[Provided data]:

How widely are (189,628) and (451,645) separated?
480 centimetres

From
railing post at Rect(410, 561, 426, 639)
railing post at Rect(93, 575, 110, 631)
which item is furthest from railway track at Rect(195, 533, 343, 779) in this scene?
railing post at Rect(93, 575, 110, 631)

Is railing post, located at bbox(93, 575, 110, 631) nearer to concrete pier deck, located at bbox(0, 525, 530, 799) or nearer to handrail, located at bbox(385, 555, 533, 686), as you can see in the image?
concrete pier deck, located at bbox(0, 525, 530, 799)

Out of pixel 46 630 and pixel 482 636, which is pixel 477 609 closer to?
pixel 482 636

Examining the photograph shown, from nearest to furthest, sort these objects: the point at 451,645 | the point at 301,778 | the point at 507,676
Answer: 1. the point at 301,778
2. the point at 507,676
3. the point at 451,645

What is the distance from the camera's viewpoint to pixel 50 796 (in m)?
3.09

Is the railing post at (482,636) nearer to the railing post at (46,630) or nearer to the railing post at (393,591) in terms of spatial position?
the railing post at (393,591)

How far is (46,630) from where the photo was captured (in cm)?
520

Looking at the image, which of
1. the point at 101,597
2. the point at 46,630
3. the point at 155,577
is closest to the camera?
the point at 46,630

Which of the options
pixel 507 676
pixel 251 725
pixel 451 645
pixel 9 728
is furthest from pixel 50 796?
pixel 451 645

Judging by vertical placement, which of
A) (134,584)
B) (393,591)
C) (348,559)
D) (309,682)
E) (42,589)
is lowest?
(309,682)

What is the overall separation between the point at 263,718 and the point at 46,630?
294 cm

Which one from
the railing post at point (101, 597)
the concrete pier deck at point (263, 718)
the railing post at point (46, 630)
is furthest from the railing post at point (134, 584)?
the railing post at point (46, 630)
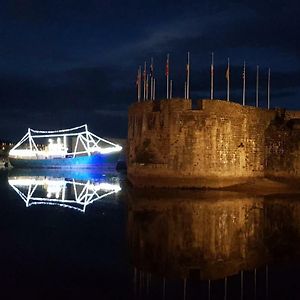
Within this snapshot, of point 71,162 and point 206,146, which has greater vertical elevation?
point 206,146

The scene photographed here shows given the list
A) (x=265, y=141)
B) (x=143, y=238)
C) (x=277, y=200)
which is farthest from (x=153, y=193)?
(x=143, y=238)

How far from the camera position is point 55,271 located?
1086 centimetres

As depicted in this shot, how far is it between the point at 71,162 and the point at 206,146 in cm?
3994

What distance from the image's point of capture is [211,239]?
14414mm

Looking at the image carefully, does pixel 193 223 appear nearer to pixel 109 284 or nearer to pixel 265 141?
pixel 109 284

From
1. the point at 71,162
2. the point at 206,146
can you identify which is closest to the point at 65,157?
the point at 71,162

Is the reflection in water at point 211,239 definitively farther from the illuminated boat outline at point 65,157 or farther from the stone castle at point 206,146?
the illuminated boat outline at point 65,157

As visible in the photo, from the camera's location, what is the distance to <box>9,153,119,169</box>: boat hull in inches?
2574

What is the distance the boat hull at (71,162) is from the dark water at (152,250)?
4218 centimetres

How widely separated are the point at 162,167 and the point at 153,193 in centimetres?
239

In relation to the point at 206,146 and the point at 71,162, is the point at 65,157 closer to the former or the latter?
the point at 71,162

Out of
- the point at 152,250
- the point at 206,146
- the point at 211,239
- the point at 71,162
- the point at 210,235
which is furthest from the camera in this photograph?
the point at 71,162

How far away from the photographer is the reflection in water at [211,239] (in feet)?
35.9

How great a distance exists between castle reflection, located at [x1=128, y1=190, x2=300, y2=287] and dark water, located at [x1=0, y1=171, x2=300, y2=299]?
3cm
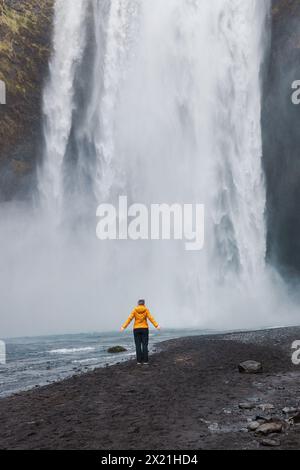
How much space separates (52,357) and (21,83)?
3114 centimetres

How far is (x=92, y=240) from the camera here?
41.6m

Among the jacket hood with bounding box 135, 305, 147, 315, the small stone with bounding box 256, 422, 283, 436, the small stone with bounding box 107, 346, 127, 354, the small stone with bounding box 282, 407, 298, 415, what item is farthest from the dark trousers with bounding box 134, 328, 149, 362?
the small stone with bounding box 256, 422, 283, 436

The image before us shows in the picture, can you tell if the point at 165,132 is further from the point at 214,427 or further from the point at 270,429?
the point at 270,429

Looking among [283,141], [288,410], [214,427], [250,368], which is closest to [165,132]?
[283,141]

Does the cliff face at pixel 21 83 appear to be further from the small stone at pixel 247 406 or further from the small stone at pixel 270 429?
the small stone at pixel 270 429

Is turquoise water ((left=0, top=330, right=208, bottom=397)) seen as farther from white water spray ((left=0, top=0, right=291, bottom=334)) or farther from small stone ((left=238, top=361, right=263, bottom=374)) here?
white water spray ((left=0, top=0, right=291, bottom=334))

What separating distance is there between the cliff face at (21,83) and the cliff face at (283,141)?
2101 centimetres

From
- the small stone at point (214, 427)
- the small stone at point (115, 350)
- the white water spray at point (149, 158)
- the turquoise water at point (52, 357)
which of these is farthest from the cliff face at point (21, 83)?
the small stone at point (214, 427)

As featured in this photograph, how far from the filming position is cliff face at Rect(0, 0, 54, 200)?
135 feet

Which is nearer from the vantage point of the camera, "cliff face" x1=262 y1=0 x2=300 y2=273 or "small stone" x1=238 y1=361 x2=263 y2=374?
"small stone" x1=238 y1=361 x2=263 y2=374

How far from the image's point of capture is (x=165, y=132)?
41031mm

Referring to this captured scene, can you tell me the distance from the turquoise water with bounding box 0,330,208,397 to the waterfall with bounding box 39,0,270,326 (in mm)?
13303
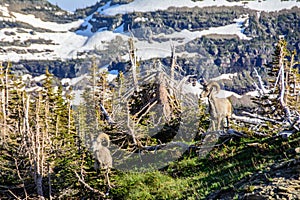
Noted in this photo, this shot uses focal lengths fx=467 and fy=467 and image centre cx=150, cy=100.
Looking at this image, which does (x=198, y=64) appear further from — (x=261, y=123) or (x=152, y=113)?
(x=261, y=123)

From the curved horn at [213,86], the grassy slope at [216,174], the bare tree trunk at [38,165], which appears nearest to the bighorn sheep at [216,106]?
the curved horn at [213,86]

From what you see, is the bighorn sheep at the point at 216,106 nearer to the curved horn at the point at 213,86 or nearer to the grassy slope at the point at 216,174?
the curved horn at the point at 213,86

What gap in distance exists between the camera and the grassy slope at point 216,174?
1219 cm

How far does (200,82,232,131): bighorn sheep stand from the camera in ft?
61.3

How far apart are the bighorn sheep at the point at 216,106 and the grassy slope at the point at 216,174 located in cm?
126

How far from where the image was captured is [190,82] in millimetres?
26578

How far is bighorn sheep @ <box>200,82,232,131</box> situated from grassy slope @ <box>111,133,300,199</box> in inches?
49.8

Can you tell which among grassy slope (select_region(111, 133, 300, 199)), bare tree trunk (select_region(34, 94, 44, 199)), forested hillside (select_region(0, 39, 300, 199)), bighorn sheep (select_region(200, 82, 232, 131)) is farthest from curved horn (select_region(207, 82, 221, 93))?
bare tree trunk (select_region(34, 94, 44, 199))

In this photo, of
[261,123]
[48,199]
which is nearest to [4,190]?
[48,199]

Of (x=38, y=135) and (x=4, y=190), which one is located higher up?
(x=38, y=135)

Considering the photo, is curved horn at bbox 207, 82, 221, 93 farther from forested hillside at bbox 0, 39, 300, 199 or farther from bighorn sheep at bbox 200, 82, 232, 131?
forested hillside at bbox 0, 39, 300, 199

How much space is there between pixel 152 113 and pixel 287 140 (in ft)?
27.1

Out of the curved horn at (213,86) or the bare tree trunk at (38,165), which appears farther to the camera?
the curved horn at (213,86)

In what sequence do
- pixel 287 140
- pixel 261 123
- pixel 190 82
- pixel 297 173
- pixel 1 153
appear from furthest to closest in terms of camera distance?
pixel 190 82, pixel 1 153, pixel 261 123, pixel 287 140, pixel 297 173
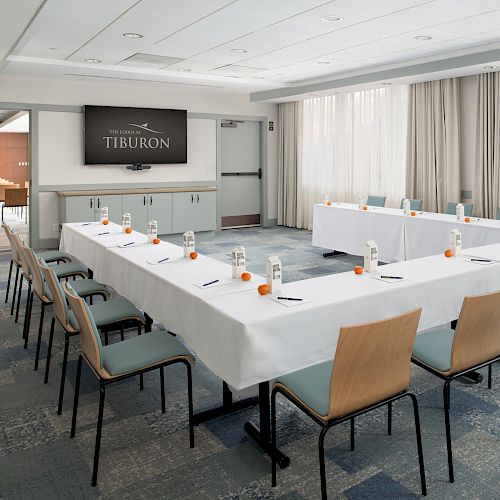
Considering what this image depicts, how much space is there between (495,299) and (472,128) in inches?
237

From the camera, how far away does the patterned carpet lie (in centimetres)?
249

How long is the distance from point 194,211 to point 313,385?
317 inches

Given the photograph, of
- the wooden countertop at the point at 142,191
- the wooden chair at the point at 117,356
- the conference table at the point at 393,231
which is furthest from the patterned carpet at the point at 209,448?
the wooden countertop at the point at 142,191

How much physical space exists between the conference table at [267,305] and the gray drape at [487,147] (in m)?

---

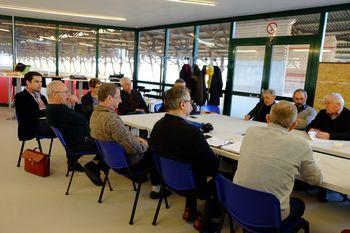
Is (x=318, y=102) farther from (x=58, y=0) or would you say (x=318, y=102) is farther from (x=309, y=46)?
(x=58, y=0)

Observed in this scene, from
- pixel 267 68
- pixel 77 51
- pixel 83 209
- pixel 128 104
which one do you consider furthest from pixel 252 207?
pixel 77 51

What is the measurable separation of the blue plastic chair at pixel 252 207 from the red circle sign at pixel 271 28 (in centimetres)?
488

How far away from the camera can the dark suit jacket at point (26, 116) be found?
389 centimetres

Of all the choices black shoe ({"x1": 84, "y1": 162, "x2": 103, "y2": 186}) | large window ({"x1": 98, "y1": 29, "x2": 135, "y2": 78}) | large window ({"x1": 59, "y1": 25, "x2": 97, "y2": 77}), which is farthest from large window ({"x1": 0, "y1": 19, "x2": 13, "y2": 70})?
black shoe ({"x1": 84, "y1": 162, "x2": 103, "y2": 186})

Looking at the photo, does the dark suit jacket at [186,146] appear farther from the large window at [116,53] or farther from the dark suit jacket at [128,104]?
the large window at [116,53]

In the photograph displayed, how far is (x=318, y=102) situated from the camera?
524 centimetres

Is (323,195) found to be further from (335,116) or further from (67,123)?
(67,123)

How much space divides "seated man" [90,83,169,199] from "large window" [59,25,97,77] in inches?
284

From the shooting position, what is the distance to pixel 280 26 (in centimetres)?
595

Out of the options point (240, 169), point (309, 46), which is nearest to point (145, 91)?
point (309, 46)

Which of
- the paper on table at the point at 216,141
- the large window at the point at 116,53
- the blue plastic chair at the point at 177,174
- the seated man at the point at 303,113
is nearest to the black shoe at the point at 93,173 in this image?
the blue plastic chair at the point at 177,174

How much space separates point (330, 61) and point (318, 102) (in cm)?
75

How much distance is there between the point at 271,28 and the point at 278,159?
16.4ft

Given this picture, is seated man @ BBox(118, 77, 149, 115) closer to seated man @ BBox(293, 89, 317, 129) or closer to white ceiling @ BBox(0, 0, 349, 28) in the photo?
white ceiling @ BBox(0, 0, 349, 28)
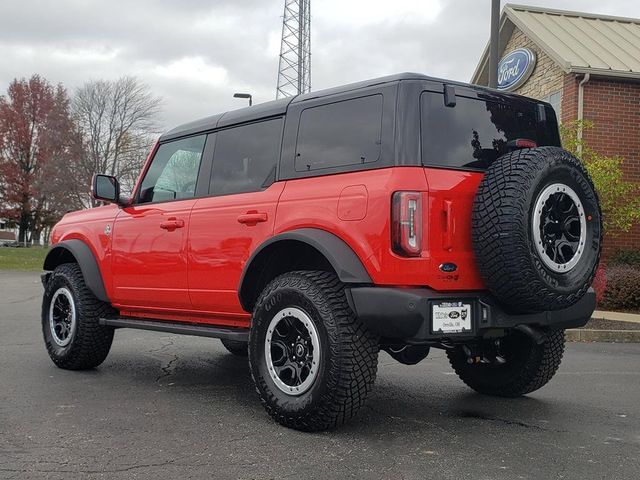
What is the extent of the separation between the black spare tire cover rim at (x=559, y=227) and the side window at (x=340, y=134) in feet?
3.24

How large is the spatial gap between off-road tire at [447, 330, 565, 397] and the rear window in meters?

[Goal]:
Write out the listing word for word, from the line containing "Given this picture, is" through the line containing "How large is", including both of those lines. Leave out the pictures.

[Result of the task]:
Given this picture, is seated man @ BBox(118, 77, 149, 115) closer to seated man @ BBox(293, 89, 317, 129) or closer to white ceiling @ BBox(0, 0, 349, 28) in the photo?
white ceiling @ BBox(0, 0, 349, 28)
What is the extent of the separation between the black spare tire cover rim at (x=559, y=227) and the side window at (x=340, y=134) in feet?
3.24

How large is the spatial gap between off-road tire at [447, 330, 565, 397] and the rear window in meters?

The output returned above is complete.